Chanting Creates Better Sleep
With fewer stress chemicals in our brains and bodies, we sleep better and thus we wake up feeling refreshed and ready for another day.

Chanting Slows the Aging Process
One study by Lavretsky in 2011 showed that when people did chanting they actually had an increase in cellular telomerase activity… which slows our cellular aging process. That is pretty amazing!
Psychological & Emotional Benefits of Singing
Singing is a natural anti-depressant
Singing is known to release endorphins, the feel-good brain chemical that makes you feel uplifted and happy. In addition, scientists have identified a tiny organ in the ear called the sacculus, which responds to the frequencies created by singing. The response creates an immediate sense of pleasure, regardless of what the singing sounds like. Not only that, but singing can simply take your mind off the day’s troubles to boost your mood. Singing improves mental alertness improved blood circulation and an oxygenated bloodstream allows more oxygen to reach the brain. This improves mental alertness, concentration, and memory. The Alzheimer’s Society has even established a “Singing for the Brain” service to help people with dementia and Alzheimer’s maintain their memories.

Chanting Can Reduce Anxiety, Fear, and Anger
Chanting helps to regulate the hypothalamus of the brain. This is the control center of emotions and chanting also helps to calm down the amygdala of the brain or the anger center of the brain. Our amygdala becomes hyper-sensitized to anger and more anger starts to create more activity in the amygdala of the brain and this creates a vicious cycle. But chanting calms both areas and thus helps to heal the amygdala and thus anxiety starts to disappear and also anger.
Chanting Can Create a Better Mood and End Depression
Studies show that chanting creates more endorphins in our body and thus helps to create a better mood. A study in the International Journal of Yoga using fMRI showed that those who did chanting actually stimulated the limbic system of the brain and helped those where were depressed.
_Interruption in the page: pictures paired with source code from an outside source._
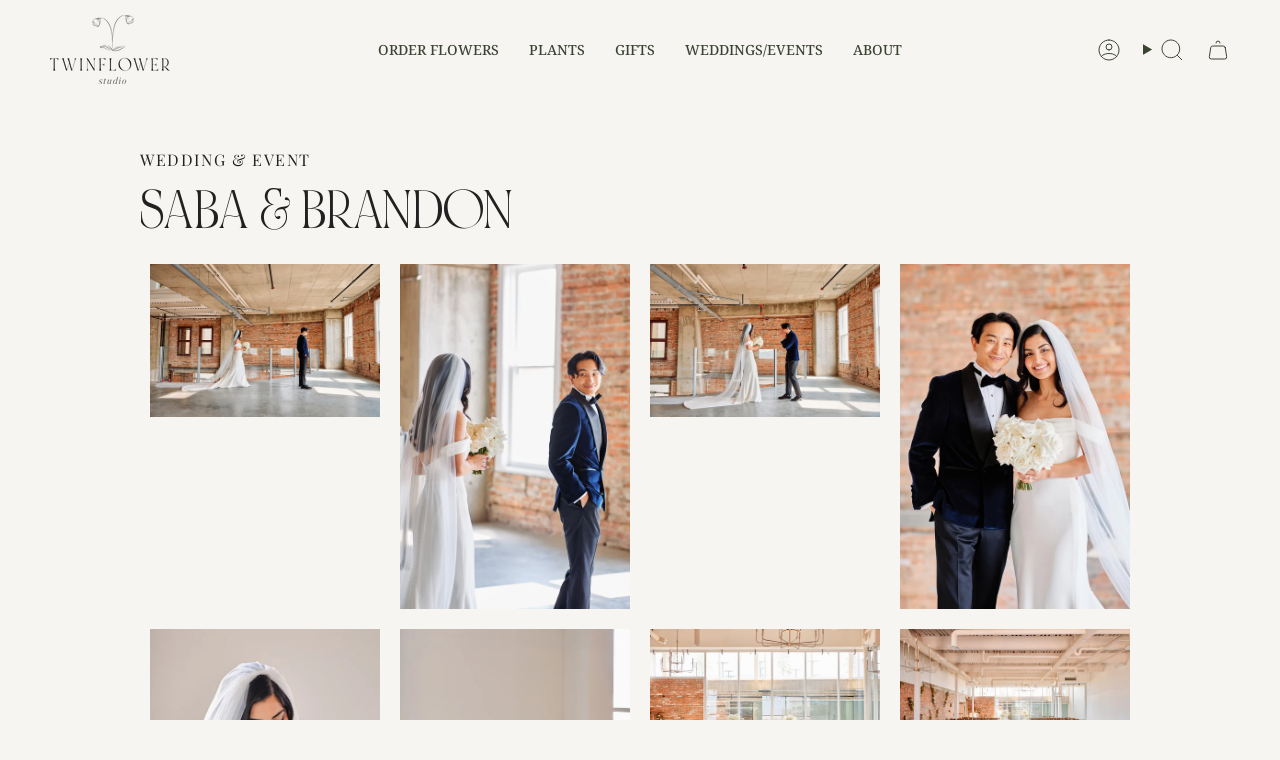

--- FILE ---
content_type: application/x-javascript
request_url: https://app.sealsubscriptions.com/shopify/public/status/shop/twin-flower-studio.myshopify.com.js?1769403635
body_size: -292
content:
var sealsubscriptions_settings_updated='1765830727c';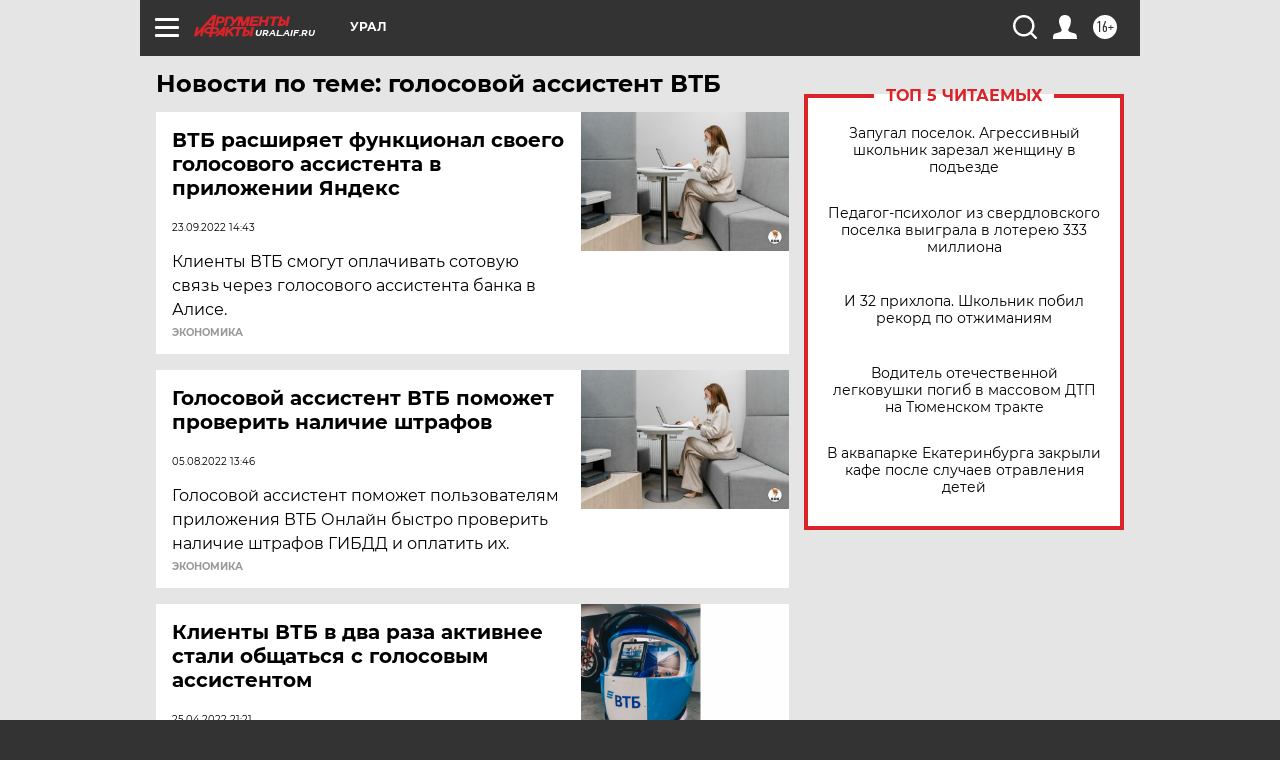

--- FILE ---
content_type: text/html
request_url: https://tns-counter.ru/nc01a**R%3Eundefined*aif_ru/ru/UTF-8/tmsec=aif_ru/831033653***
body_size: -72
content:
A283771369702A85X1768958597:A283771369702A85X1768958597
There are many areas of the brain that are stimulated when chanting including the amygdala, orbitofrontal cortex, hippocampus, anterior cingulate gyrus, insula, parahippocampal gyrus, orbitofrontal cortex, and thalamus. Also, chanting has been shown to help those with Post Traumatic Stress Disorder. And chanting can increase brain function for those suffering from strokes and epilepsy. Studies show that those who chant have less tendency to have negative moods and thus feel better on a regular basis. This all comes about because of changes in our brain chemistry.
We Have More Feelings of Well Being When Chanting
A study done by Gupta and Bhatt in 2013 showed that those who did chanting on a regular basis had more feelings of well-being, less stress, and they had a better mental attitude.

The Words We Use for Chanting Do Matter
Studies show that the words used for chanting do seem to matter. If you just use any old word it doesn’t seem to work as well as Sanskrit words or some other type of spiritual word. And if you listen to chanting that also helps… but actually doing the chanting is the best.